The recipe from Food.com is basic. Most variations use some form of pancake batter. I used the Oreos on hand, a limited edition flavor called Marshmallow Crispy (a knockoff of Rice Krispie Treats).
Someday, I’ll use the original Oreo, but these will do for now.
- One 20-oz. package Oreos
- 2 cups Bisquick mix
- 2 eggs
- 1-1/2 cups milk
- 3 tsp. oil
- Vegetable oil (enough for deep frying)
Blend Bisquick, eggs, milk and 3 tsp. oil until smooth. Preheat deep fryer to about 375 degrees (use a thermometer if you wish to deep fry in a pan).

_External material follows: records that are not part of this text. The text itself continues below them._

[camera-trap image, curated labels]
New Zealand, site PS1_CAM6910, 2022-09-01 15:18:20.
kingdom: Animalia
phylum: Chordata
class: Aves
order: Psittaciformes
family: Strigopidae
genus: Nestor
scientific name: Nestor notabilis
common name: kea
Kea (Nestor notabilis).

Dip the cookies in the batter until totally covered and then place in the hot oil (cookies will float).
Keep checking and turn over the cookie when bottom side of battered Oreo is brown, as it takes only a short time.
Remove cookies, dry on paper towels, and eat warm. Top with powdered sugar for a special touch.

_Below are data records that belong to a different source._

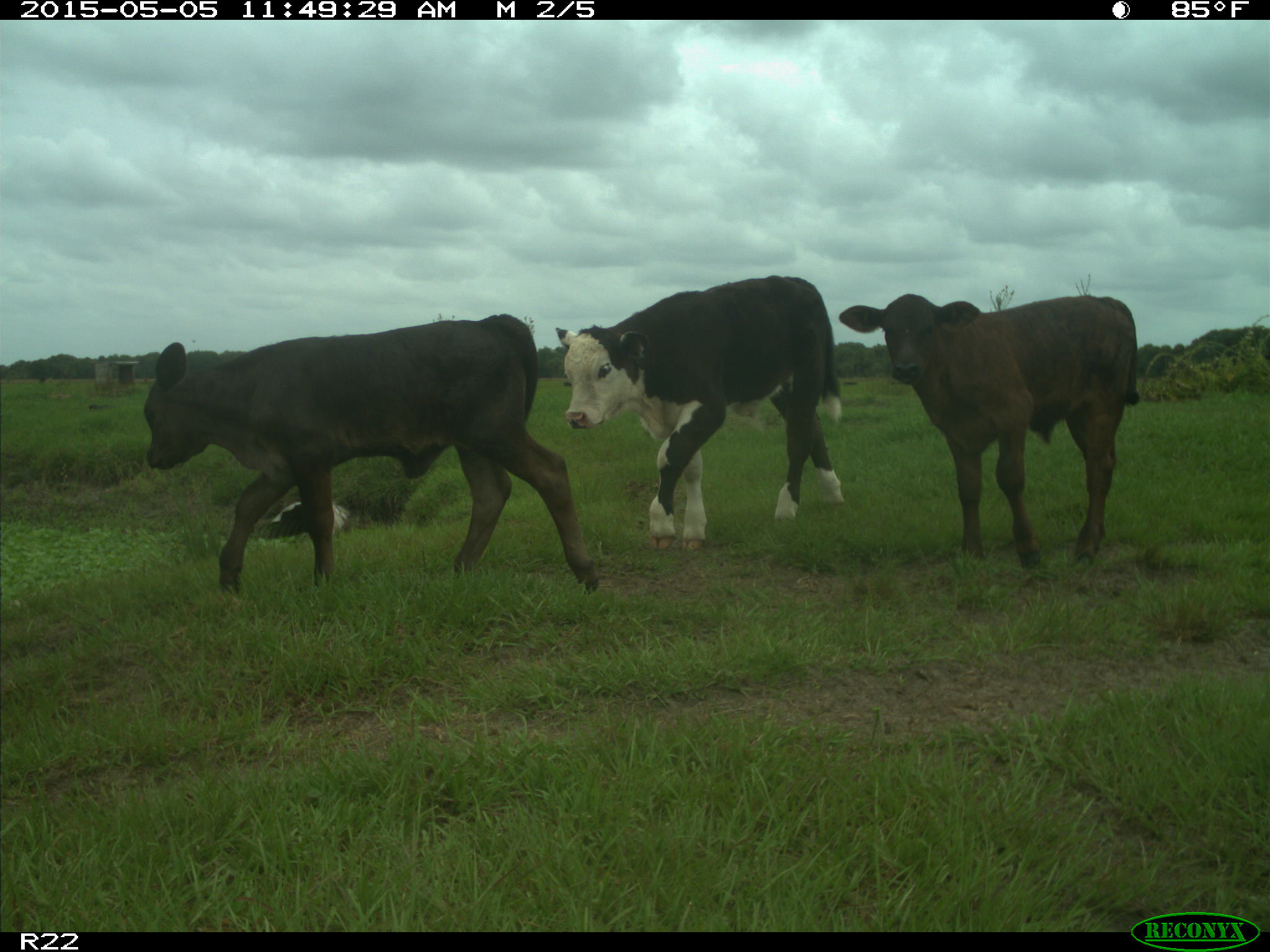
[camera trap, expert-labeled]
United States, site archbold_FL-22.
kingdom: Animalia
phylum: Chordata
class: Mammalia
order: Artiodactyla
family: Bovidae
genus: Bos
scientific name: Bos taurus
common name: domestic cow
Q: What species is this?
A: Bos taurus (domestic cow).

Hint: Freeze the cookies to prevent sogginess during frying. Refrigerate batter so it will stick to cookies more readily.
Video: Frying the battered Oreos
Batter, after resting in the refrigerator overnight
Frozen Marshmallow Crispy Oreos, which unfortunately makes it
easier for the cookies to split from the creme filling.